Does existence persist independent of our perception? Yes.

Does the universe demonstrate regularities independent of our perception? Yes.

Do we define order as I did above as the intersection of periodicity and scale of resolution?

Or do we define order as the regularities what we might potentially identify at various periodicities and scales?

Or do we define order as dependent upon those periodicities and scales we can measure and reduce to analogy to experience?

Or do we define order as dependent upon the periodicity and scale open to our perception at human scale?
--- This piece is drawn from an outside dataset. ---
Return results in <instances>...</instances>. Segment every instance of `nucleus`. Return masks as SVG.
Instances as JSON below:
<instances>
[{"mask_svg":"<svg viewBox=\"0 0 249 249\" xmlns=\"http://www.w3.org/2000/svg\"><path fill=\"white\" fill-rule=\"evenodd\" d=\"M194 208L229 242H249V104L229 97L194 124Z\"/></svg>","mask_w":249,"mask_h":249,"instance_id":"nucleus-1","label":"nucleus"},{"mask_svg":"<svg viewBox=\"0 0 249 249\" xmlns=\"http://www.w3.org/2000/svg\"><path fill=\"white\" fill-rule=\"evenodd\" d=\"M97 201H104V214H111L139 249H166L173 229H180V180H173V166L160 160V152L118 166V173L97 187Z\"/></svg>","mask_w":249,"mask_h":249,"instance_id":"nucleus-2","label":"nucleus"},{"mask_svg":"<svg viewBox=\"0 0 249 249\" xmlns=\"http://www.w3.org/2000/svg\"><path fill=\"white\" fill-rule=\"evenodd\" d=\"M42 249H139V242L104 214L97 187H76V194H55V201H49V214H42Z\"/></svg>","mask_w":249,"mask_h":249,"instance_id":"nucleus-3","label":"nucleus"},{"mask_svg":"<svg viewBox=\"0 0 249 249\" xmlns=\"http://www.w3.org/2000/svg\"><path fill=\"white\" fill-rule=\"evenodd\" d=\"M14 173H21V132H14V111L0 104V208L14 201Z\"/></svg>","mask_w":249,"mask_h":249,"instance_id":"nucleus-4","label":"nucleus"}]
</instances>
Or do we define order as those permutations of paradigms – networks of relations – that vary between humans despite relative invariance of human perception at human scale – such as the asian perception of the world as continuous motion(coherent world) or the european perception of the world as discreet objects (mechanistic world).

TWO

As for paradigms, this depends upon whether it is possible, when specifying both theory(search criteria), operations (measurement criteria) and limits (full accounting) whether we maintain progress toward the most parsimonious description or not. So, given human perception, human system of measurements, and human chosen time scale, when stating a theory, measurement, and limit, we appear to have successfully – at least in the ancient and modern worlds – slowly evolved greater precision and parsimony – in math, logic, and the sciences at least. And this is why it’s not clear than any of Aristotle, Newton, or Einstein are false at their levels of resolution. Instead it’s fairly obvious that we have just been increasing the precision of the general theory we call description of the regularities observable directly or instrumental in the universe. So if one’s definition is IDEAL then yes, theories are frequently falsified. But if one’s definition is testimonial then it certainly appears that we are continuously increasing precision and that the number of false theories is rapidly decreasing.

So, when you attempt to refute my definition, description, and proposition which definition of order are you using?